Architecture Advice - Relational vs Behavioural

Architecture Advice - Relational vs Behavioural

Old forum URL: forums.lhotka.net/forums/t/4596.aspx


REA_ANDREW posted on Tuesday, April 01, 2008

Please could I have some views on the following.

Is it efficient to create a normalized database.  Then create Views for the interaction with the business library.  This way I am creating an efficient normalized database, whilst persisting a behavioural object orientated design by the use of views for the creation of the objects, and other stored procedures for the INSERT, UPDATE, and relational cascade rules for the DELETE.

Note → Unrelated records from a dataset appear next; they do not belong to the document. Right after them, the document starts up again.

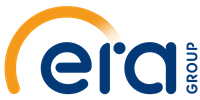 ERA Group - Berkley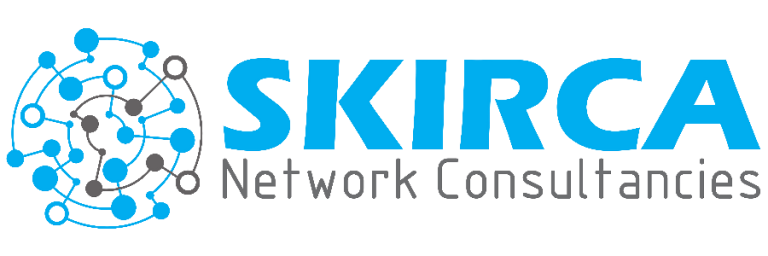SKIRCA_logo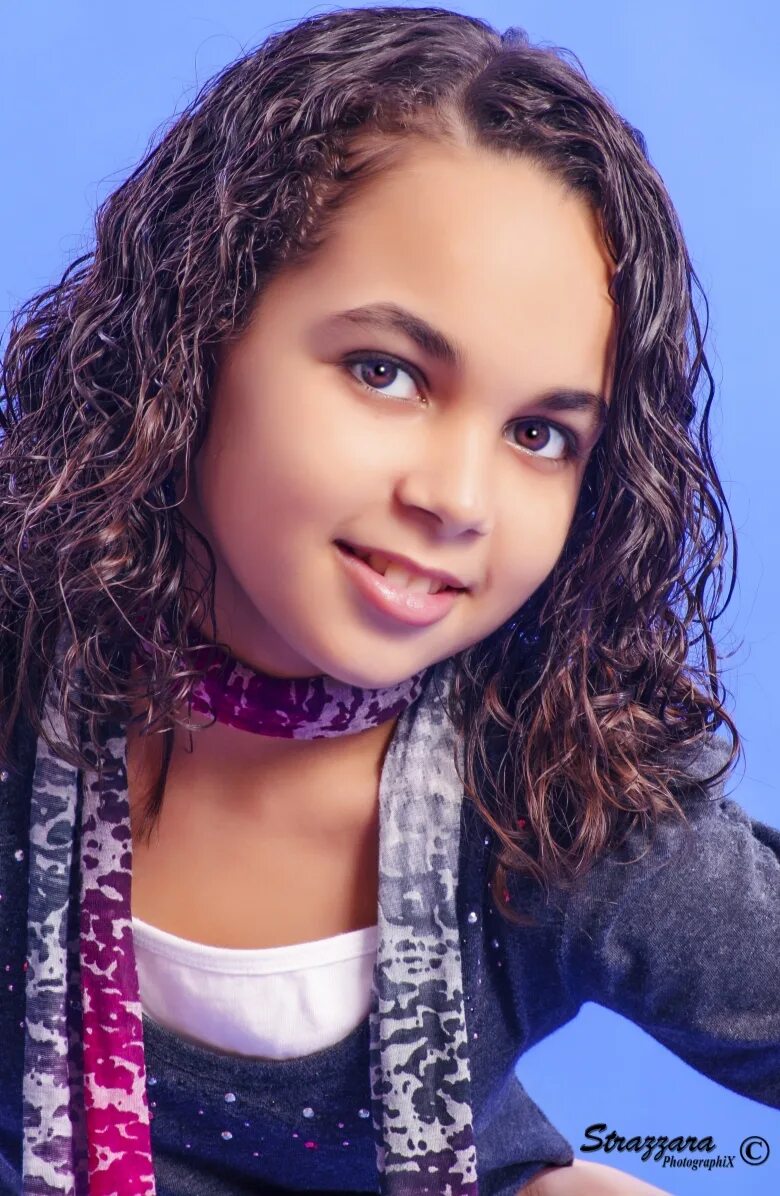 Мика нуева модель. Mirabella девушка. Гленда литтл модель. Гленда моделька. Герб ритц девушки.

OR, should I scrap the normalized database design, and go for an object orientated design where each table models the object and foreign keys are used where collaboration exists, and ultimately causing duplicate data.

Thanks for your time,

Andrew

ajj3085 replied on Tuesday, April 01, 2008

When doing database design, you should follow good database design guidelines.  It's ok if the database doesn't match your business object models; part of the job of the BO is to know where to get its data.

REA_ANDREW replied on Tuesday, April 01, 2008

In the book Expert C# 2005 Business Objects Second Edition, Page 50, Paragraph 3 & 4

It says that we may have two objects, Customer and Invoice where both deal with Customer Data.  It says that it is a naive approach for the Invoice to make use of the Customer object, as it should only be used:

"in the case where the application is adding or editing customer data"

I agree, BUT what it does not discuss is the possibility that the Invoice object could make use of the CustomerInfo object which is read only, and thus resuing code.  Is this going against Encapsulation and if so, should I redfine the fields and properties in the Invoice class itself or create another class called maybe InvoiceCustomerData.

Thanks again,

Andrew

 

ajj3085 replied on Tuesday, April 01, 2008

Um, I personally use that method as well.  The Invoice object has a SetSoldTo which takes a ContactInfo object and copies the data into it.  I also store the key so that users can refresh the contact information, since the invoice's sold to data is seperate from the contacts (for history reasons).

Rocky usually recommends desiging objects to satsifiy all your use cases.  Don't re-use anything at this point.  Then when your design is done, go through and identify if any objects can be shared.  But the criteria is that the type's behavior must be identical in any use cases which are sharing the type.

HTH
Andy

REA_ANDREW replied on Tuesday, April 01, 2008

Thanks very much! Appreciate the help.